Wednesday, September 9, 2009

Questions on the road

Progressive MS, back in the limelight.

At all medical/research meetings, neurologist clamor for the development of treatment for progressive MS -- this ECTRIMS (European Committee for Treatment and Research in MS) is no different.

On the way to Dusseldorf, Germany, I received the following question:

Question:

What treatment options are there for those of us who of progressive ms.....all the medications that are out there are for those people who have had events and I have never had one.....

Answer:

Unfortunately all of the currently FDA approved disease modifying medications work mostly in relapsing remitting MS (RRMS).

We often use chemotherapies in the treatment of progressive MS -- such as, mitoxantrone (novantrone), cyclophosphamide (cytoxan), etc.

More recently there have been trials with dirucotide (MBP8298), with unfortunately negative results.

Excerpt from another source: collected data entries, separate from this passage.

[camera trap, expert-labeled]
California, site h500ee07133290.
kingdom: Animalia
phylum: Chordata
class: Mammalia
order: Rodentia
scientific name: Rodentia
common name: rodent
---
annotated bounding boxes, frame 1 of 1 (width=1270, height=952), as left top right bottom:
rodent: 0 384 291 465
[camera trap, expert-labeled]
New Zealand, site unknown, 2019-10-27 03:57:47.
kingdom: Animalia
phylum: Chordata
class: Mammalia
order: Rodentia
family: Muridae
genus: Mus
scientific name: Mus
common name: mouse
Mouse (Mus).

There are ongoing trials with FTY720 (fingolimod) and many of us believe that rituximab (rituxan) works in progressive MS (despite the clinical trial) -- we will see what happens with ocrelizumab.

At Neurologique, we are working diligently on developing a medication for progressive MS; once clinical trials commence, we will be sure to announce this prominently.

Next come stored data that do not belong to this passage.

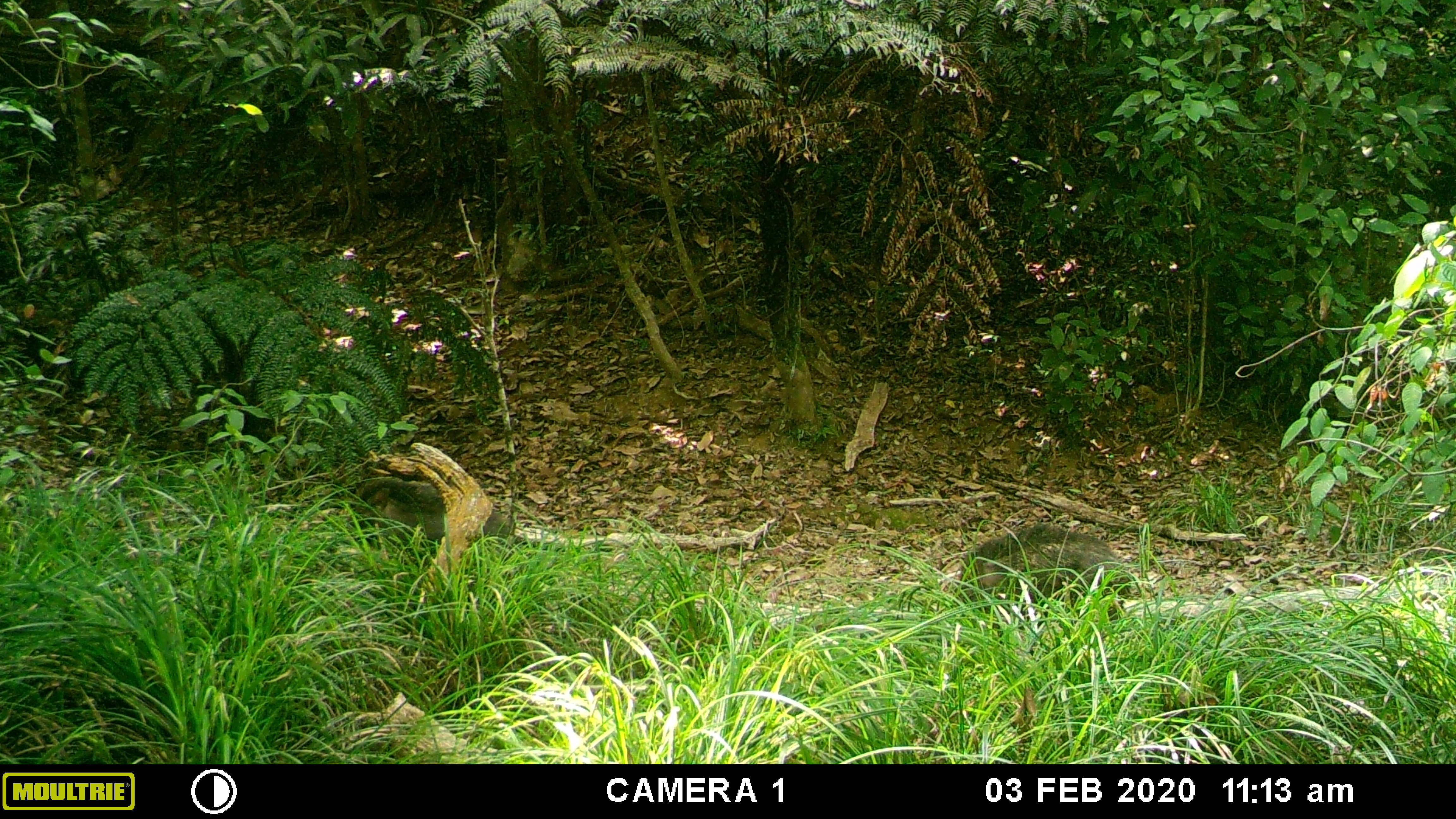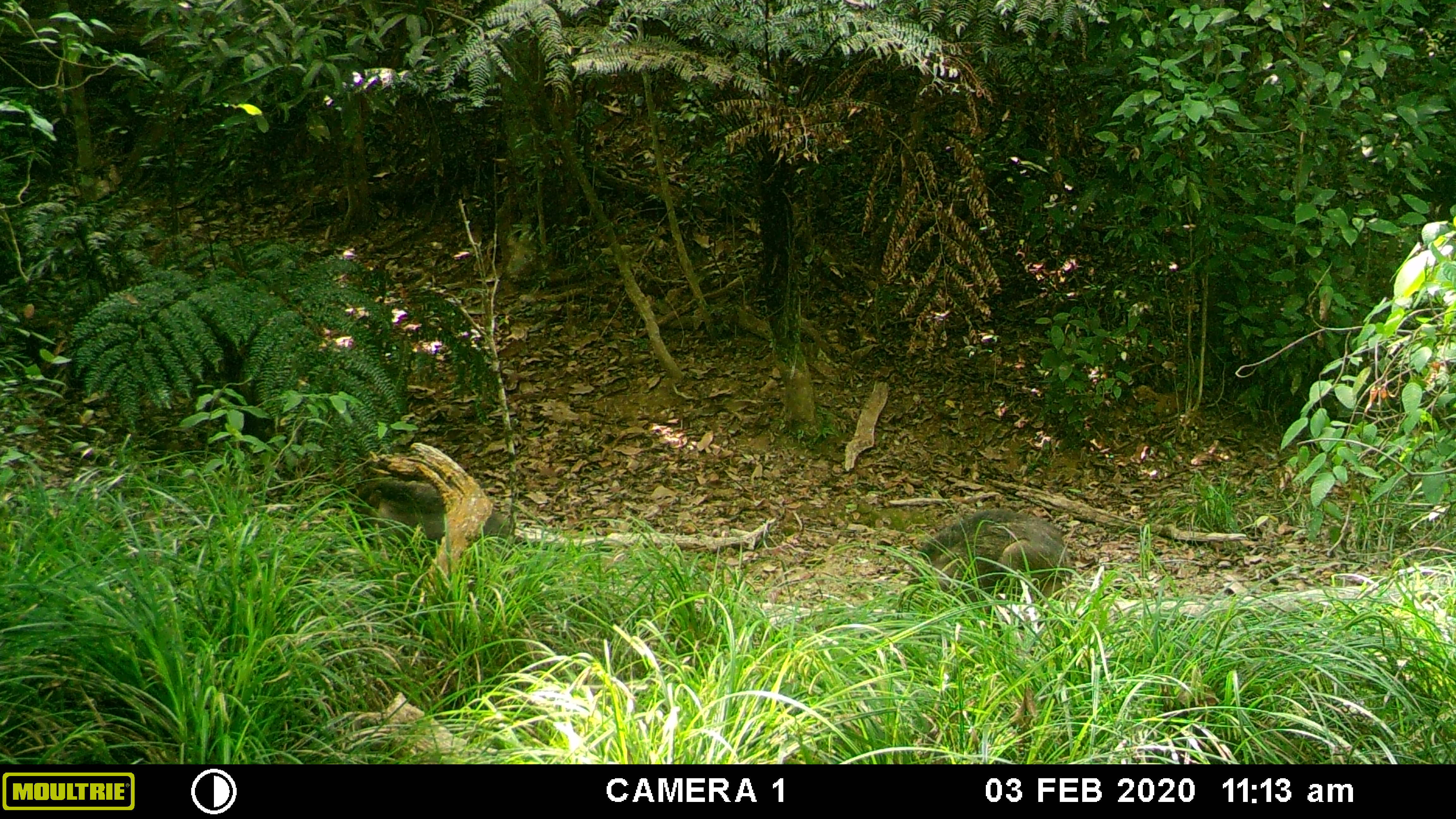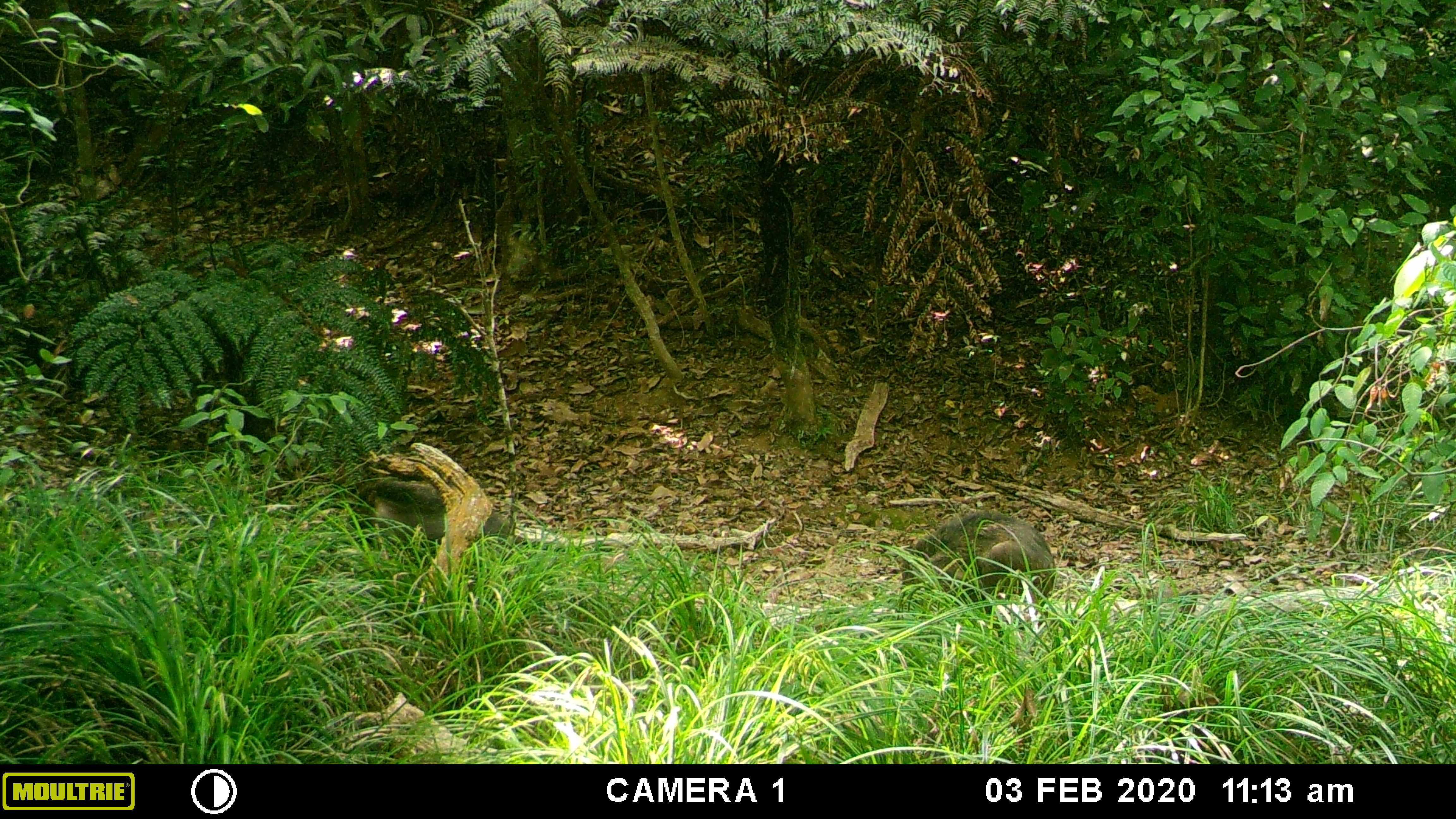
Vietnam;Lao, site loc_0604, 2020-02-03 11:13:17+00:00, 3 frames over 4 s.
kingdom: Animalia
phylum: Chordata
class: Mammalia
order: Artiodactyla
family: Suidae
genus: Sus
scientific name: Sus scrofa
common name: eurasian wild pig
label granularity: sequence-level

The follow-up question was:

Question:

Are there any natural ways to help with progressive ms....I am taking 4000 IU of Vit D as my level is low and I take B12 shots every other week to maintain my levels close to 600.....are they are other suggestions to keeping this at bay.....many thanks.....Barb Sengstaken....I don't mind my email or name listed on your below listed question because perhaps people like me would like to chat on email unless you think that is not safe......

Answer:

t depends what you mean by "natural."

B12 levels of 600 are not that high, so you may want to consider with your doctor going higher and there may be a reason why despite the injections, your levels are still not very high.


Some patients opt to take LDN (low dose naltrexone), but this is hadly "natural."

See:



Another great question was raised by a highly trained patient:

Question:

Recently, Dr. Galipeaux from McGill University published a paper that astounded many of us. From their results, it would appear that there might be a cure for MS sometime in the future. Has the action of a fusion protein for humans like the one they made for mice been constructed yet, and if so, what is the plan for clinical trials to test its efficacy?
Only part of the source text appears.